Il punto è il terzo in due partite per Raffaele Palladino e i suoi, ma arriva dopo la sconfitta contro il Cagliari di una settimana fa e consolida una striscia di risultati che ha eroso ogni margine di manovra in chiave Europa. Con 55 punti in 35 giornate — frutto di 14 vittorie, 13 pareggi e 8 sconfitte — l'Atalanta resta settima, una posizione che racconta meglio di qualsiasi analisi la distanza tra le aspettative di inizio stagione e la realtà attuale.
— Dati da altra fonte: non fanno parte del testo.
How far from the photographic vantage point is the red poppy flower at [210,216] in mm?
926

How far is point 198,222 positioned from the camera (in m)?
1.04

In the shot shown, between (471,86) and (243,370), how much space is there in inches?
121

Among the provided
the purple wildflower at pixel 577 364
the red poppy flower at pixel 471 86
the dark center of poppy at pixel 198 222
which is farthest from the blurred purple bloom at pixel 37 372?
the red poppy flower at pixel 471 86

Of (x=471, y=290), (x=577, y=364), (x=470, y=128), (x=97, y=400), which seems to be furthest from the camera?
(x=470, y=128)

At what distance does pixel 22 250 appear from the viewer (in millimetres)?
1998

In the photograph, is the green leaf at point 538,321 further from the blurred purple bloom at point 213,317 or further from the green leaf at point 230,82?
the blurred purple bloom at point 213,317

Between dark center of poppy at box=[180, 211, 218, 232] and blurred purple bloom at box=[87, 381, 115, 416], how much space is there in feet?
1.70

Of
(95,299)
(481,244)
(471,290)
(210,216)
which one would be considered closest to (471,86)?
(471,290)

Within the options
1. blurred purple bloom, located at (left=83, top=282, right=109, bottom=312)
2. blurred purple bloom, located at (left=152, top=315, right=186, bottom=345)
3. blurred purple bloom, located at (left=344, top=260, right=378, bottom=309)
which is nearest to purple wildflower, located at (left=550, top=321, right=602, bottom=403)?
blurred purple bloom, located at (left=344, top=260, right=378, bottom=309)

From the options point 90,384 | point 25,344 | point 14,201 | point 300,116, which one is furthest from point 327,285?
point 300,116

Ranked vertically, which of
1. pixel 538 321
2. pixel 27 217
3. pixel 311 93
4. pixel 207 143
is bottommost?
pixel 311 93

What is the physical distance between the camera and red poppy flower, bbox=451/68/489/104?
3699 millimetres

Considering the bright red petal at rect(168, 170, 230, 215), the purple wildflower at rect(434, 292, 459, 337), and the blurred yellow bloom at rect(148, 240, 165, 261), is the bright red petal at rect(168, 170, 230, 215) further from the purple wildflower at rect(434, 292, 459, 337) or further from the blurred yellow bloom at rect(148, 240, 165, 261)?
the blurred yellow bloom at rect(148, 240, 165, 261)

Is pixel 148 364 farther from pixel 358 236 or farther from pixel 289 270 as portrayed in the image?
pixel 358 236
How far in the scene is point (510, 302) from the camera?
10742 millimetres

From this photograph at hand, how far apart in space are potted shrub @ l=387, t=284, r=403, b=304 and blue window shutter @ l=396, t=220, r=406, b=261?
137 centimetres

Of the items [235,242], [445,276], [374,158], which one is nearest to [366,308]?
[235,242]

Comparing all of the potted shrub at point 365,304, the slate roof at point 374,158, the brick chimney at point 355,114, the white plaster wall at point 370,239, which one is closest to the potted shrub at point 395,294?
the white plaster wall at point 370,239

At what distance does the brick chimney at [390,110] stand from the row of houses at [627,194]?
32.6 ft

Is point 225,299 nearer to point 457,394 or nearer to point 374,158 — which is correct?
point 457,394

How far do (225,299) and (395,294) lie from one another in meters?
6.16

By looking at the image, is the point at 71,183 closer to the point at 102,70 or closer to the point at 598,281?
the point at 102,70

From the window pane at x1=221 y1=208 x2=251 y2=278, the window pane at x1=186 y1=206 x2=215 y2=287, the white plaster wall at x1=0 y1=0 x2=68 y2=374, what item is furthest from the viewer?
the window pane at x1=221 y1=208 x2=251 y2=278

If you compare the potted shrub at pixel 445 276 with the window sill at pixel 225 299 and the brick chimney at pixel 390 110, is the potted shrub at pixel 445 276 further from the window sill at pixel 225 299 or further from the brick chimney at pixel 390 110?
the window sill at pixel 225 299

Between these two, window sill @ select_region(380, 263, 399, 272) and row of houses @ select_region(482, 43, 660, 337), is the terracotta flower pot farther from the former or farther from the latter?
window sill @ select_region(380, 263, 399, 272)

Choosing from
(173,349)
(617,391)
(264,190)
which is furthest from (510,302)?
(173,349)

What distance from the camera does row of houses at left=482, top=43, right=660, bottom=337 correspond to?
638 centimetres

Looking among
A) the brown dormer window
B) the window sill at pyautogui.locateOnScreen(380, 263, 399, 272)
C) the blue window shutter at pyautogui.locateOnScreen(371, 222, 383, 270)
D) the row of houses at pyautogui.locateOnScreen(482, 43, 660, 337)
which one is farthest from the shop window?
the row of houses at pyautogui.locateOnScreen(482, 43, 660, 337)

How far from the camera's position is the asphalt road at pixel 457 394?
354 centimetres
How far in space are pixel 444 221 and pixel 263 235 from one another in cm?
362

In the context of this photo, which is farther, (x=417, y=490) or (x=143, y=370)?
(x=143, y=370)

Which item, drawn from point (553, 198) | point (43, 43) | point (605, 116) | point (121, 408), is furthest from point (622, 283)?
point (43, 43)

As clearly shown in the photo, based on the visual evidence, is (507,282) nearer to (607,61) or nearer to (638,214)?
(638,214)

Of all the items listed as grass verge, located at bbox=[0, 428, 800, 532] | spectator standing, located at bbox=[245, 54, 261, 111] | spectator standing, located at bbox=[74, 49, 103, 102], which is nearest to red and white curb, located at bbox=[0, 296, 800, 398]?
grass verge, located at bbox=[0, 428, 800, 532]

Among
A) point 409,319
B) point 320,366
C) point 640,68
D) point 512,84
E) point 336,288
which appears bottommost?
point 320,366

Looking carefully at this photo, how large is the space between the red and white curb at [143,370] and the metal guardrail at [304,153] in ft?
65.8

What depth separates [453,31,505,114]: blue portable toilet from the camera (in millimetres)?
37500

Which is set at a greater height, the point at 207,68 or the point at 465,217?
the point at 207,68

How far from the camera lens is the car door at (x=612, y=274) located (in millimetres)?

Per Bernasconi, a 22 anni, è una stagione che ha prodotto tre assist in 23 presenze con una media voto di 7.00: numeri che parlano di un giocatore affidabile, capace di contribuire senza essere decisivo. Il problema non è il singolo, ma il collettivo: la Dea ha segnato appena 47 gol in 35 partite, una media che non si addice a una squadra con le ambizioni di Bergamo. Contro il Genoa, l'occasione più nitida è capitata a Giacomo Raspadori, che ha colpito il legno — un'immagine che sintetizza l'intera serata.

Il Grifone, dal canto suo, può considerarsi praticamente salvo dopo questo punto strappato in trasferta. Per l'Atalanta, invece, la matematica non perdona: con tre giornate presumibilmente ancora da disputare, il margine per risalire si assottiglia ad ogni pareggio. Bernasconi e i compagni hanno ancora la possibilità di chiudere la stagione con dignità; trasformarla in qualcosa di più concreto dipenderà dalla capacità di trovare la rete che stasera è mancata.